I loghi di vari buoni pasto (Newpress)

I loghi di vari buoni pasto (Newpress)

Milano, 8 marzo 2017 - Servono per pagare oltre 500 milioni all’anno di pranzi al bar, in un fast food o in trattoria. Ma spesso vengono anche utilizzati per fare la spesa in negozi o supermercati o pagare la cena in pizzeria. Stiamo parlando dei buoni pasto. I ticket che le aziende, pubbliche e private, danno ogni mese ai propri dipendenti in sostituzione di quello che una volta era il servizio mensa. E che nel corso degli anni sono diventati una integrazione al reddito. In realtà, l’utilizzo dei buoni pasto sarebbe limitato alla loro funzione originaria: essendo un ticket sostitutivo del pasto se ne potrebbe utilizzare uno solo al giorno. Ma proprio perché, nella realtà, il loro uso si è ampliato anche la legge si sta adeguando e quindi sono in arrivo nuove norme per un utilizzo meno vincolato. In particolare la possibilità di cumularli, oggi vietata dalla legge.

Il mercato dei buoni pasto vale circa 3,4 miliardi di euro all’anno e secondo l’Anseb e la Cobes, le principali associazioni a cui aderiscono le aziende che emettono i ticket, li utilizzano oltre 2,5 milioni di lavoratori con più di 120mila esercizi convenzionati. Proprio perché sono diventati così diffusi e nella pratica vengono già usati in contrasto con le norme di legge, il governo ha deciso di adeguare le normative. Anche perché con la diffusione dei buoni pasto elettronici, che coprono ormai oltre il 15% del mercato e per i quali il valore esentasse era stato elevato dai 5,29 euro dei buoni cartacei a 7 euro, i comportamenti non corretti (come l’uso di più ticket alla volta) sono diventati a maggior rischio di essere scoperti e sanzionati grazie alla tracciabilità dei buoni digitali strisciati su Pos simili a quelli del bancomat o delle carte di credito.

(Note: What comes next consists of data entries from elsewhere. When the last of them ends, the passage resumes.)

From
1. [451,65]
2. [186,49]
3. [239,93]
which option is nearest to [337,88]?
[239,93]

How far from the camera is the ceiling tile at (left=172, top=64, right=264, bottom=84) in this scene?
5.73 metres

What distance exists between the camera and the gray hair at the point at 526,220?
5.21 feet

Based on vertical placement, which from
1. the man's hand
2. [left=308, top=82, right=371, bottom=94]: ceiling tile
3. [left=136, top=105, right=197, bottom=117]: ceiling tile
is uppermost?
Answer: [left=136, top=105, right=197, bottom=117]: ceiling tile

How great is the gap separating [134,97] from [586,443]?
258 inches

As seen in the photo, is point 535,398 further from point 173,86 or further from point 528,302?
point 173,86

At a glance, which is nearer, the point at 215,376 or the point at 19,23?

Per questo era necessario un cambiamento che, spiega Gregorio Fogliani, presidente di Qui! Group, la prima azienda a capitale italiano che opera in questo settore, andasse incontro alle modifiche del mercato, degli stili di vita e dei prezzi delle consumazioni, nel rispetto della natura del buono pasto che non deve essere comunque mai ridotto a un mero buono spesa. Il decreto, preparato dal ministero dello Sviluppo economico e che ha ricevuto già il via libera del Consiglio di Stato, prevede appunto la possibilità di cumulare i buoni pasto sia al bar, al ristorante o anche in negozi di alimentari, gastronomie o supermercati.

Il via libera al cumulo (probabilmente un po’ meno dei dieci buoni inizialmente previsti perché nel suo parere il Consiglio di Stato ha consigliato un numero leggermente inferiore) favorirà l’acquisto per esempio di cibi pronti, da consumare poi durante la settimana, al supermercato, e quindi non stupisce che questo cambiamento sia stato caldeggiato dalla Grande distribuzione. Viceversa è stato fortemente criticato dalle associazioni dei pubblici esercizi perché snaturarne l’uso originale come buono sostitutivo della mensa, avverte Esmeralda Giampaoli, presidente della Fiepet-Confesercenti, aumenterà la crisi che sta già colpendo questo settore.

Le nuove norme non introdurranno invece, come auspicato sempre dal Consiglio di Stato per una maggiore flessibilità d’utilizzo, l’obbligo di indicare sul buono il nominativo del titolare ma viene confermato l’obbligo della firma al momento della consegna. Sui ticket quindi dovranno essere indicati la ragione sociale e il codice fiscale della società di emissione, il valore facciale, il termine di utilizzo e lo spazio per apporre la data d’uso con il timbro dell’esercizio convenzionato. Resta anche la dicitura sulla non cedibilità del buono mentre cambia quella sulla possibilità di cumularli, finora una possibilità non consentita.